Robert Gannon is a music director and theater educator from NJ. When not teaching, he writes--fiction, non-fiction, criticism, plays, and music. More work will be available starting in 2018.
What motivated you to become an indie author?
I've been working close to 10 years as a freelance media critic/entertainment writer. I've had far more success as a writer going directly to smaller sites or publishing on my own than I ever did trying to succeed in the rapidly shrinking print market for genre fiction. Taking the plunge and publishing my short fiction directly to readers is a scary step, but one that will actually let people read what I do without having editors say "Love your story. We're looking for werewolf fiction right now. Can you change your story to fit that?" (actual note from an editor) or "Whoa. I was laughing until the end. Then it got too extreme. Tone it down or no one will publish it!" (actual note from editor).
The werewolf story was actually a slapstick, Kafka-esque ghost/splatter story, which was also the one called too extreme by a publisher looking for extreme splatter stories. You get the run around where everyone wants you to change the core of the story to suit their editorial mindset rather than just acknowledge your story is well-written but not right for their publication.

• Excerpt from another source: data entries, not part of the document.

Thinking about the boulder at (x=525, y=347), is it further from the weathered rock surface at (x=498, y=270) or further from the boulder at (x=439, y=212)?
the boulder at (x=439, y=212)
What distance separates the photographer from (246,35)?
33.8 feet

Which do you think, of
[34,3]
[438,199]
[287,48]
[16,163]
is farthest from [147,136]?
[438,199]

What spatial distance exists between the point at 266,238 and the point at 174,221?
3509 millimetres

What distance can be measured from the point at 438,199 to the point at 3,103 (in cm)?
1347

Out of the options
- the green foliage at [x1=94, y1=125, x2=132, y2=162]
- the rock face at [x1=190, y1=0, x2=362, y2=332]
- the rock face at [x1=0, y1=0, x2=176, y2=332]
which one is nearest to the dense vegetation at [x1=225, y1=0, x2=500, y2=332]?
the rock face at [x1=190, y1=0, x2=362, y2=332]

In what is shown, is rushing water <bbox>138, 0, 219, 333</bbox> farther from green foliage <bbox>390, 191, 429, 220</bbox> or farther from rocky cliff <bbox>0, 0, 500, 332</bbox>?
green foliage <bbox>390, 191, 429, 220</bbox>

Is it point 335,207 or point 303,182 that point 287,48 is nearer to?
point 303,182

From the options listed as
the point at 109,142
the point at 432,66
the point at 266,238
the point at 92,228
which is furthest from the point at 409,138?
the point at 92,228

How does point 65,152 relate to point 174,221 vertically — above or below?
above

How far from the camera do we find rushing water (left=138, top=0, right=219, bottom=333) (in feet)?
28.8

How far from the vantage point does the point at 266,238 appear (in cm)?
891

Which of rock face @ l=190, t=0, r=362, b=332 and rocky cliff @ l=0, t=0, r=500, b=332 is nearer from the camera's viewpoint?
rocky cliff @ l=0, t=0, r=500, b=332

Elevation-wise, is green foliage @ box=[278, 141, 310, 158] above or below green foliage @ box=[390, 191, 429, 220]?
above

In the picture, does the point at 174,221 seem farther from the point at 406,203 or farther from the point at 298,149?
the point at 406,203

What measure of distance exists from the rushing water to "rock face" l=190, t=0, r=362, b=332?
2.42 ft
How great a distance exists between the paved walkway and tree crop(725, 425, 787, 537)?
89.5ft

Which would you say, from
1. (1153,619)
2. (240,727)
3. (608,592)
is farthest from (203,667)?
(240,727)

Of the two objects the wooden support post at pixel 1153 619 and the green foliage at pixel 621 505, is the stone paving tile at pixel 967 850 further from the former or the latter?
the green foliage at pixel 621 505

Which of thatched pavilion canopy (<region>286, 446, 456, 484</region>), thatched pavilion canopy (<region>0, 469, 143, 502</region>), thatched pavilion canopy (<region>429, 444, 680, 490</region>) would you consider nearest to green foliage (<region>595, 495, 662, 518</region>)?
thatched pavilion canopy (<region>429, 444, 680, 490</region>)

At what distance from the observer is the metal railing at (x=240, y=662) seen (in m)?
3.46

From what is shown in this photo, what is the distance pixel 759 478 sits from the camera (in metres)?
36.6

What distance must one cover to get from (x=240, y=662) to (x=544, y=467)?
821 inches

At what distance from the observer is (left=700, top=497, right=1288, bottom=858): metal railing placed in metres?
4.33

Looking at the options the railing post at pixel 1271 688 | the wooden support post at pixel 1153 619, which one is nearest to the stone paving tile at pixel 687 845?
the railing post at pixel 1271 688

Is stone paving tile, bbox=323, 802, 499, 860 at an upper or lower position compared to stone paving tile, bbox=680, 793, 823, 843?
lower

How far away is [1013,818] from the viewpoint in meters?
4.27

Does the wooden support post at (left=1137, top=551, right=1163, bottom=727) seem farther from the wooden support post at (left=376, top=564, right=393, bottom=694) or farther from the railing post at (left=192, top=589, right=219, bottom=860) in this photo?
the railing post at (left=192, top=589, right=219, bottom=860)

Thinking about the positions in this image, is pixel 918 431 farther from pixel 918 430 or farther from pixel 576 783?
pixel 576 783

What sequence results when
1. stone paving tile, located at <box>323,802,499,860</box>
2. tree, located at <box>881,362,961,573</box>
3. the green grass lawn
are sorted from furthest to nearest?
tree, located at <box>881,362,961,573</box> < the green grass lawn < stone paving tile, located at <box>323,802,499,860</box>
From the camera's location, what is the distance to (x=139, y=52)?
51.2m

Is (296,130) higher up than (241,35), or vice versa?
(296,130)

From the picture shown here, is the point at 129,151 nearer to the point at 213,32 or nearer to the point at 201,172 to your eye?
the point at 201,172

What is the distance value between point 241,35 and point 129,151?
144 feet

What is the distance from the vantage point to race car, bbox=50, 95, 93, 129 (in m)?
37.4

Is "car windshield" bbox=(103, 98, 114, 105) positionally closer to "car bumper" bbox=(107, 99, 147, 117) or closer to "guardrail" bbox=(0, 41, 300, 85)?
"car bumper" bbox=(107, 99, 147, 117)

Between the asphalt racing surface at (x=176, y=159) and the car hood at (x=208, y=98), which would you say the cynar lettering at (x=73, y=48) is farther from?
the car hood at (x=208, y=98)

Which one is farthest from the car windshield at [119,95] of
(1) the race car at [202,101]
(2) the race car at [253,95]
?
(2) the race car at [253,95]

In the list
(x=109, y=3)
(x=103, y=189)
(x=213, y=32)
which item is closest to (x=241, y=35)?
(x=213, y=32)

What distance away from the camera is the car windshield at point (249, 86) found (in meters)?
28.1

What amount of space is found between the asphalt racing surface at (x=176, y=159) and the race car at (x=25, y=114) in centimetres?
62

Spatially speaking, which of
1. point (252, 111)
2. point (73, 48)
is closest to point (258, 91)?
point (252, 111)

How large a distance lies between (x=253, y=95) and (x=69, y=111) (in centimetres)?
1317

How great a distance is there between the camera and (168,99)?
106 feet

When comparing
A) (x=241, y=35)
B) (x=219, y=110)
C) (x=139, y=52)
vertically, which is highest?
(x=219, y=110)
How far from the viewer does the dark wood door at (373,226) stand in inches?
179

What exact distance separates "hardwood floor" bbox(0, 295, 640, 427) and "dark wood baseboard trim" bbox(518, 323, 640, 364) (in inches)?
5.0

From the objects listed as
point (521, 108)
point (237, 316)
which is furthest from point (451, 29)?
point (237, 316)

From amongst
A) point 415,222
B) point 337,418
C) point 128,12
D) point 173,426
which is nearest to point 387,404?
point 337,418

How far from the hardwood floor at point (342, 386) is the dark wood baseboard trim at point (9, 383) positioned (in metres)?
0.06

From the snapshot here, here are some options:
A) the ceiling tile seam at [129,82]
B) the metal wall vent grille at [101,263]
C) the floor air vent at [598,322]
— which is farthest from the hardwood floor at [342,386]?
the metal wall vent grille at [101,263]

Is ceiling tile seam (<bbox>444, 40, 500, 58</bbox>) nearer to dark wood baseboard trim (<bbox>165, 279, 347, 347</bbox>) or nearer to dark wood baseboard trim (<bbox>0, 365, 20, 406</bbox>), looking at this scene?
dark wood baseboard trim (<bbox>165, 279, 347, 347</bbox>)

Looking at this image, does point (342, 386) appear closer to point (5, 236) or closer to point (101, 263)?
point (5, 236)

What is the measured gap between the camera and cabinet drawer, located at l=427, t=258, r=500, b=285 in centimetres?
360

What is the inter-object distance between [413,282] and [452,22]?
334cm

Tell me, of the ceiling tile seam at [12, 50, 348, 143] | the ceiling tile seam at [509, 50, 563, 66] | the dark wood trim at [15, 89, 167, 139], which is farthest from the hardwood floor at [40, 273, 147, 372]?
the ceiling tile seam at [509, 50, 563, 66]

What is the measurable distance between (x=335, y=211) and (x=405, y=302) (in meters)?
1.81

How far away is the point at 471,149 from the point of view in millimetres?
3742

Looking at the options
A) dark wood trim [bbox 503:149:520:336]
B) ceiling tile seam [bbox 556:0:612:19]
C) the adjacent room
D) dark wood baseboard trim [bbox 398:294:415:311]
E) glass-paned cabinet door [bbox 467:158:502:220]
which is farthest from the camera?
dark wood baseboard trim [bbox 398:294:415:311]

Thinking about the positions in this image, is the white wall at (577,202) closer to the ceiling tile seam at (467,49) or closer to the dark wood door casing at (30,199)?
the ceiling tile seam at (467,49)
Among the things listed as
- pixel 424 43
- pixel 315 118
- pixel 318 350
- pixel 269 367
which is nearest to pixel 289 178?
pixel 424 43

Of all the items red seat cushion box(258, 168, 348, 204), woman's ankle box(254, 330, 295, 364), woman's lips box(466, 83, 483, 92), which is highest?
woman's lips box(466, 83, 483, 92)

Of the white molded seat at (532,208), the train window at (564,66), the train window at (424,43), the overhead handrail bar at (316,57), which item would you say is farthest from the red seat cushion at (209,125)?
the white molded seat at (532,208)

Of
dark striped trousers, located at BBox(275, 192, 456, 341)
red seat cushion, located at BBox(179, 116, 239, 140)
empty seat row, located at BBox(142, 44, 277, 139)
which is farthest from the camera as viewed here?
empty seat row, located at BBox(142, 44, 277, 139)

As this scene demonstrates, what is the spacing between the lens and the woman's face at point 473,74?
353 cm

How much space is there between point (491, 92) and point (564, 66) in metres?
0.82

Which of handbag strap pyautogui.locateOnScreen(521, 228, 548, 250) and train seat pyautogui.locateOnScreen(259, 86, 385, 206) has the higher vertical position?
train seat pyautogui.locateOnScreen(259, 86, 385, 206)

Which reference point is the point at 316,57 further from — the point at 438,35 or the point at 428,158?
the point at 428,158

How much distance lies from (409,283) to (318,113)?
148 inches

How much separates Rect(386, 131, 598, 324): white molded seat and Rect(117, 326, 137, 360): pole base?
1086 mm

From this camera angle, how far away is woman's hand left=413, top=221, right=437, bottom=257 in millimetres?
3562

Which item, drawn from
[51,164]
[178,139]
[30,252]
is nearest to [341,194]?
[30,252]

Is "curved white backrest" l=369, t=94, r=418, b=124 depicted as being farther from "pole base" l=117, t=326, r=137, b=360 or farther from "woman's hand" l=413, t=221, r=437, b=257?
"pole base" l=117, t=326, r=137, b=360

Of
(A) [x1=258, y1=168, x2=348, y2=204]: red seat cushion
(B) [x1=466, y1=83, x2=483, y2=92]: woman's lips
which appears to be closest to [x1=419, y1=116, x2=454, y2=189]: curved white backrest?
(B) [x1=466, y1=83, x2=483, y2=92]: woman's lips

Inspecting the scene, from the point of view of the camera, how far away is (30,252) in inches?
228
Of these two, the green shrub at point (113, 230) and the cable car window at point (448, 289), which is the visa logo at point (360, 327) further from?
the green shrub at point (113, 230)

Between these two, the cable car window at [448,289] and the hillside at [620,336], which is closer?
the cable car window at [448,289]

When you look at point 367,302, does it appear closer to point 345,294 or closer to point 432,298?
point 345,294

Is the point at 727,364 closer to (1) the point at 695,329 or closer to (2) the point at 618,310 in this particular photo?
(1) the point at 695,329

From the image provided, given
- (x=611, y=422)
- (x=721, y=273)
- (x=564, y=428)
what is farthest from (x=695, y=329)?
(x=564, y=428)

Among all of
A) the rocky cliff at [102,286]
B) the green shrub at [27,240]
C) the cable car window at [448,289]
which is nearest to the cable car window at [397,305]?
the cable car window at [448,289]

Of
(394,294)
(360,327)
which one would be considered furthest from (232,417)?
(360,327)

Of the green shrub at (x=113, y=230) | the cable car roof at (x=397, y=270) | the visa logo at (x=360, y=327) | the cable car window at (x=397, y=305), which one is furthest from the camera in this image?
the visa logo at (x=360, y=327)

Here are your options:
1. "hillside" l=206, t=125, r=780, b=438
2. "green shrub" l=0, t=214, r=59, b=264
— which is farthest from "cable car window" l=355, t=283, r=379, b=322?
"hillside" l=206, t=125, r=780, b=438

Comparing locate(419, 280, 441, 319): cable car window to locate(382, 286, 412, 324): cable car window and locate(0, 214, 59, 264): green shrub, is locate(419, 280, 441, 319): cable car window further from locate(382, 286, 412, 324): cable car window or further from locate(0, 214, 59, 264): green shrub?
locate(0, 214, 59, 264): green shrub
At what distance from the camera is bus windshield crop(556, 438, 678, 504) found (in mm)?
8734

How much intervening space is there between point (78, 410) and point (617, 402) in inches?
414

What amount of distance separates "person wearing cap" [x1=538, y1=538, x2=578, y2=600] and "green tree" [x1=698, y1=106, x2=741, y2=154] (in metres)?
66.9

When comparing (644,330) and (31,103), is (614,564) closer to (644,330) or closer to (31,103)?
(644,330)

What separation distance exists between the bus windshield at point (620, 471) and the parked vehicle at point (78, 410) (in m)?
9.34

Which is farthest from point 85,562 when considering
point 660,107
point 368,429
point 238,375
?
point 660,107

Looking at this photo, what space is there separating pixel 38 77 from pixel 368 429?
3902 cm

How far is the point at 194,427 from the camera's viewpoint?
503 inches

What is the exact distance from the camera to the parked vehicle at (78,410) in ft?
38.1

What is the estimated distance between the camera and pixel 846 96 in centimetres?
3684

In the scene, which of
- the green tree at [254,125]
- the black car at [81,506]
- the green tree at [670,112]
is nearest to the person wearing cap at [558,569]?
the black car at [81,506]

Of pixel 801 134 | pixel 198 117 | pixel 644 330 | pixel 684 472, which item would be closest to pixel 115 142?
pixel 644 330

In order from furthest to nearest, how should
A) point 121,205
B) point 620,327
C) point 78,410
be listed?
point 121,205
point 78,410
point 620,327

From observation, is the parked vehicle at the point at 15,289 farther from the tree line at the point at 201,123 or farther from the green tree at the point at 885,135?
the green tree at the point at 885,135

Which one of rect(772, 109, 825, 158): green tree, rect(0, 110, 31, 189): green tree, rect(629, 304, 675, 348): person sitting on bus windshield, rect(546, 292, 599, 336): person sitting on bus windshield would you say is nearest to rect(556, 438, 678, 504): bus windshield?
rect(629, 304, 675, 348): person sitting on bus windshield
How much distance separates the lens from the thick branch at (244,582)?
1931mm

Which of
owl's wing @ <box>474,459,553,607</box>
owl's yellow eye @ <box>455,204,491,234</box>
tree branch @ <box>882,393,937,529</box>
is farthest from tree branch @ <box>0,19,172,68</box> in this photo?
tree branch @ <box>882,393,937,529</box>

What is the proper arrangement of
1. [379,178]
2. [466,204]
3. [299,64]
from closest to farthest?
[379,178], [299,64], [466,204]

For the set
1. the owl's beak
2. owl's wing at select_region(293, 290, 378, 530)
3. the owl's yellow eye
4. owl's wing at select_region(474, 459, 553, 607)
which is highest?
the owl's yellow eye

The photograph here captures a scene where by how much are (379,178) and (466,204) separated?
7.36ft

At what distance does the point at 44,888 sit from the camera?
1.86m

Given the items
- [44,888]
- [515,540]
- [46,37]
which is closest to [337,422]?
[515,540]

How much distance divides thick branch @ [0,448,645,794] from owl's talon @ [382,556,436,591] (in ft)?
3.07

What is the greatest joy of writing for you?
I love playing with words. I discovered very early on how rewarding it is to put someone in a totally different mindset with recurring imagery or language choices and try to do that will all of my writing, fiction and criticism alike. It's a hard skill to master and one that you can only control to the point of release; then it's up to the reader to interpret your work. That's the joy of writing: bringing some level of control to the unknown.
Take Out & Other Stories: A Collection of Weird Fiction explores what happens to the human mind when one thing enters a life that cannot be explained a way with logic or reason. From a young boy's obsession with horror stories to a kitchen with a mind of its own, these five stories put the weird back in weird fiction.